Konstantin
Konstantin

Reputation: 3123

Finding the longest growing sequence in an array of arrays with Ruby

I have an array of arrays which contains integers. For example:

arr=[[109, 160, 184, 229],
[45, 67, 158, 175, 201, 250, 273],
[33, 86, 89, 182, 245, 251, 254, 272],
[35, 76, 93, 143, 222, 267],
[189, 242],
[19],
[41, 58, 135, 256],
[59],
[60, 138, 183, 203, 246],
[45, 67, 158, 175, 197, 201, 250, 273],
[55, 57, 101, 103, 193, 212, 231, 257],
[18, 23, 51, 75, 106, 139, 179, 247],
[31, 72, 92, 99, 148, 230],
[128, 142, 151, 164, 170, 173, 196, 226],
[15],
[4],
[41, 113, 135, 256],
[33, 251]]

Look at the whole example array here http://pastebin.com/exzi8Mnq

Every nested array is sorted, and contains uniqe elements, no duplicates, they contains at least one element, at most there are no limit (usually maximum 10-15 elements) and 200-2000 nested arrays in total.

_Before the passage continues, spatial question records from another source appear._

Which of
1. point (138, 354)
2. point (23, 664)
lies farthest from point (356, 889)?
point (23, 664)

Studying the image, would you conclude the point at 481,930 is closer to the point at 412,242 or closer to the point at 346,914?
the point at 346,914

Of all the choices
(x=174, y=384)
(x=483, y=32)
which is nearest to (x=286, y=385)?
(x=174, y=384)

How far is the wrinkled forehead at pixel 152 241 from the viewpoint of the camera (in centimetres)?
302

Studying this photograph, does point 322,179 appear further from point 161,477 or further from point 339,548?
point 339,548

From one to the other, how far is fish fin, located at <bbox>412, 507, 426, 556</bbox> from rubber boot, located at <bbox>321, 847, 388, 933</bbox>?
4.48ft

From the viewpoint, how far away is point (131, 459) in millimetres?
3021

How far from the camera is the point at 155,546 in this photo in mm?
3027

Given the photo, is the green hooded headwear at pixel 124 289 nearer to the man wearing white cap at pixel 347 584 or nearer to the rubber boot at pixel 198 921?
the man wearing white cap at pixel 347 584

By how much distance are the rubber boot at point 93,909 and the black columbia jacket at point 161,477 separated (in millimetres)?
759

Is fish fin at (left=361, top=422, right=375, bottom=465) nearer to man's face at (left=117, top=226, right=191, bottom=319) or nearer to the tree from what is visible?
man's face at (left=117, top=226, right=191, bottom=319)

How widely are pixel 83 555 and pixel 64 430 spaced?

I would like to find the longest sequence of the integers across the arrays which elements monotonously grows, without equality. For example one element from the first array, the second is from the second array, etc. Every nested array should provide only one element or zero. Maybe the first element doesn't origin from the first array, but the second, or third, or more, to ensure finally the longest growing sequence. In top of that some of the nested arrays could be skipped, I mean they don't provide any element to the result sequence.

You can imagine a looong number in a numeral system which radix is equal to the size of the largest nested array and the digits may refer to the the nested arrays, so we can count all the possible sequences. For example 0123 would represent that sequence that first element is chosen from the second array, and its index is 0 (1-1). Second element is chosen from the 3rd array, and its index is 2 (3-1) First digit 0 represents that no integer is chosen from the first array. The allowed maximal value of a digit is limited by the size of the given nested array.

Example output: [45, 86, 93, 189] First element was chosen from the second array, second from the third array, etc. However this is obviously not the longest sequence which can be extracted.

I think some kind of backtracking or creating the product of all array to an enumerator and examine the result.

I need this method for my subtitle timing program.

Upvotes: 1

Views: 1395

Answers (3)

Cary Swoveland
Cary Swoveland

Reputation: 110735

Approach

We can solve this problem using dynamic programming, where:

  • the stages are the subarrays;
  • the state variable is the largest element of a sequence;
  • the function to be maximized, at each stage i, 0 <= i < arr.size, for each n, 0 <= n <= largest (where largest is the largest value among all subarrays: arr.flatten.max), is to maximimize the length of the longest sequence taken from arr[0],...arr[i], such that the largest (last) value of the sequence is n.

Unfamiliar with "dynamic programming"? If so, not a problem, as here the optimization technique is straightforward and intuitive.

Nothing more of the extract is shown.